Build High-Performance Vision AI Pipelines with NVIDIA CUDA-Accelerated VC-6
Discover how V-Nova’s SMPTE VC-6 accelerates vision AI with NVIDIA CUDA for faster inference, lower latency, and efficient data flow.
FAQ’s
What makes V-Nova’s data formats different from traditional video?
Traditional video formats such as H.264/HEVC/AV1/VVC, image formast such as JPEG or PNG, or mezzanine codecs such as JPEG XS/XL or JPEG2000 were built for human presentation, not machine analysis. They compress data for viewing, but when AI needs to analyse it, the system must still fetch and decode every frame, only to discard most of it. Our hierarchical, compute aware formats give data structure and purpose so AI can access only what it needs, instantly. As much as necessary, as little as possible.
In so doing, they are also by nature massively parallel, so AI-native, GPU-native and tensor-native, which makes them extremely fast and low complexity.
How do hierarchical compute-aware formats help AI scale efficiently?
First of all, a full enc-decode is faster than that of a traditional format, thanks to massive parallelism. Secondly, they remove redundant operations and minimise data transfer. Instead of reprocessing every full-resolution frame, AI can scan scenes at lower details, focus on key regions and retrieve only what matters. This saves compute power, speeds up response times, reduces cost and scales efficiently across cloud and edge environments.
What does “AI-native” or “compute-aware” mean?
AI-native means the format is structured in a way that aligns with how machine learning systems analyse visual information. Instead of giving models a flat wall of pixels, an AI native format provides a hierarchy of context first and detail later, similar to how humans perceive scenes. It is also designed for massive parallelism, so full resolution decode runs efficiently on GPUs and tensor cores, making it far faster than traditional formats.Compute-aware means the format is organised to minimise unnecessary processing. It lets applications decode only the resolution or region required for a task, which reduces GPU load, memory use and energy consumption. This allows AI stages such as detection, tracking or indexing to run faster and more efficiently because they do not need to process full frames when a lower level of detail is enough.

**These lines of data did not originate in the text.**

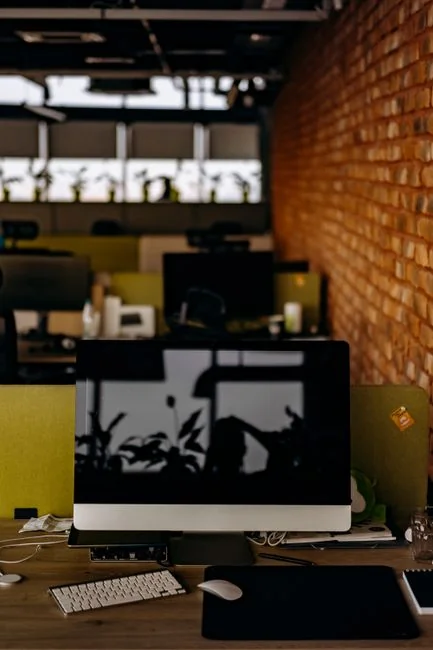 Group of designers collaborating in modern office space with computer.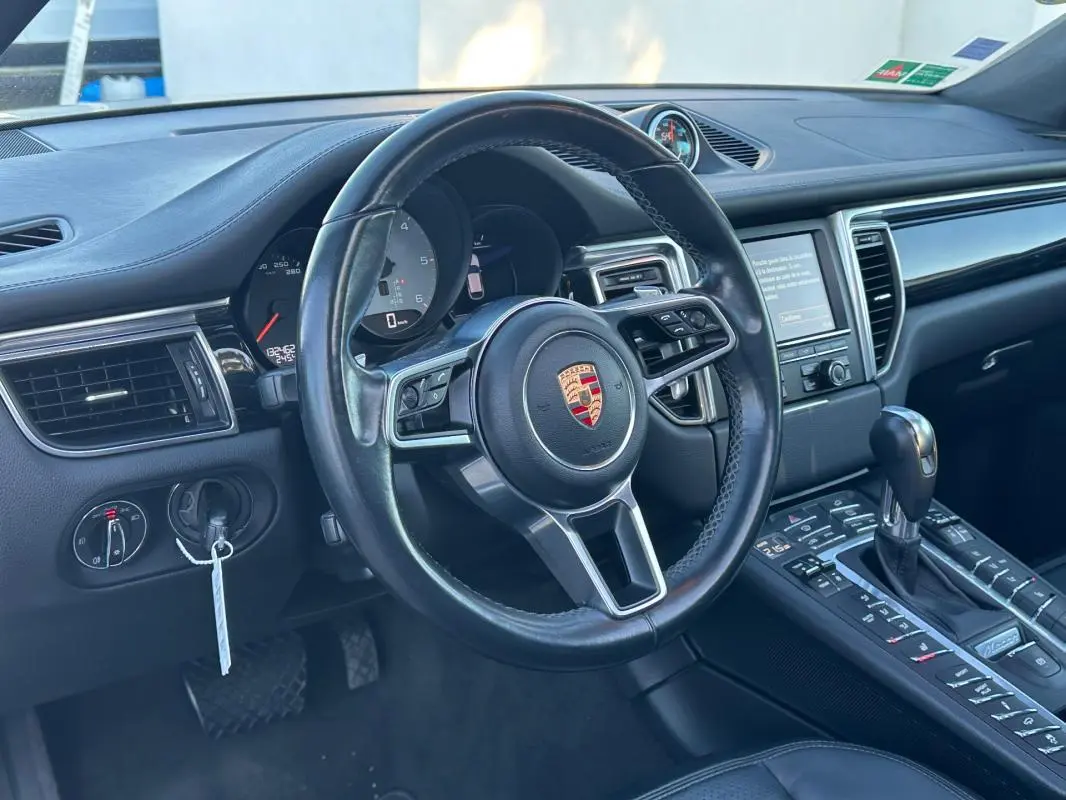 Intérieur noir du Porsche Macan 2015 vu côté conducteur, volant cuir multifonctions et console centrale avec levier de vitesse.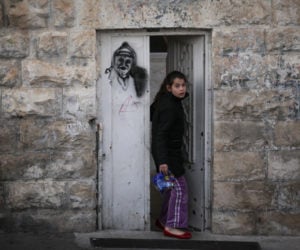 An east Jerusalem girl walks out her front door, which has a grafitti image of the late former Palestinian Authority leader, Yasser Arafat, in the village of Ras Al-Amoud, near the Mount of Olives, on January 29, 2014. (Flash90/Hadas Parush)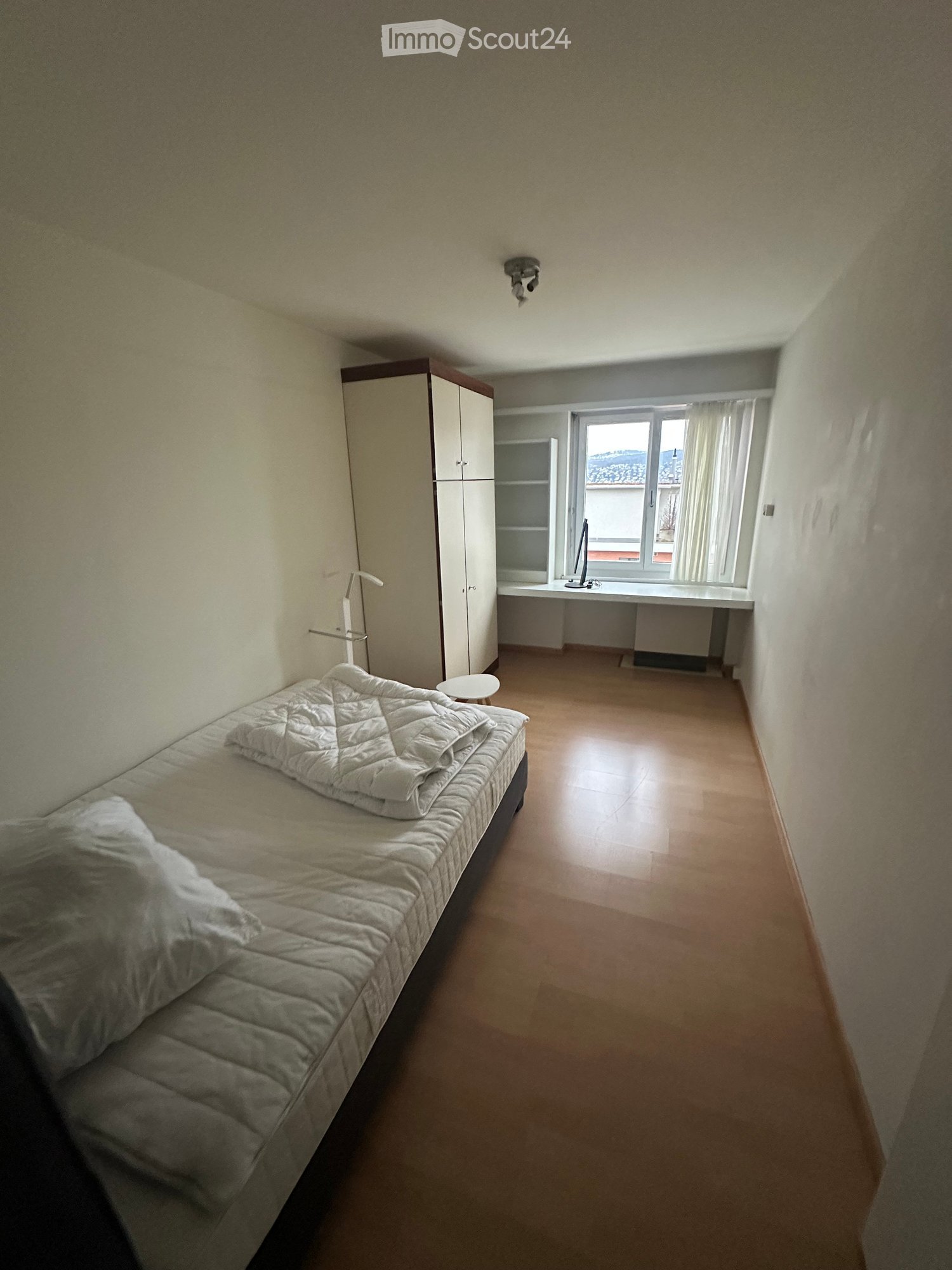 Single bed, two pillows, a blanket, wardrobe, desk, shelf, window with curtains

Can hierarchical formats work with existing systems?
Yes. VC-6 and LCEVC are open standards designed to integrate easily with existing video workflows, codecs, and AI tools. Organisations can use their current infrastructure while gaining the benefits of AI ready data.
Why does this matter for sustainability?
AI is driving a major increase in global energy use. By reducing redundant processing and unnecessary data movement, hierarchical formats generate more profitable output per given input of power and help build a more sustainable, scalable future for Vision AI.
What does “retrieve all, decode all, discard most” mean?
Most production and AI workflows rely on traditional codecs that can only deliver full frames. Even if an application needs a small region or a lower level of detail, the system still has to retrieve the entire file, decode the entire frame and then discard most of the data. This wastes compute, bandwidth and energy, and it creates bottlenecks as resolutions and AI workloads grow.
Hierarchical and compute-aware formats work differently. They let applications access only the resolution level or region they need, avoiding full frame decode when it is not required. This removes unnecessary processing and creates a more efficient path for editing, review and AI analysis.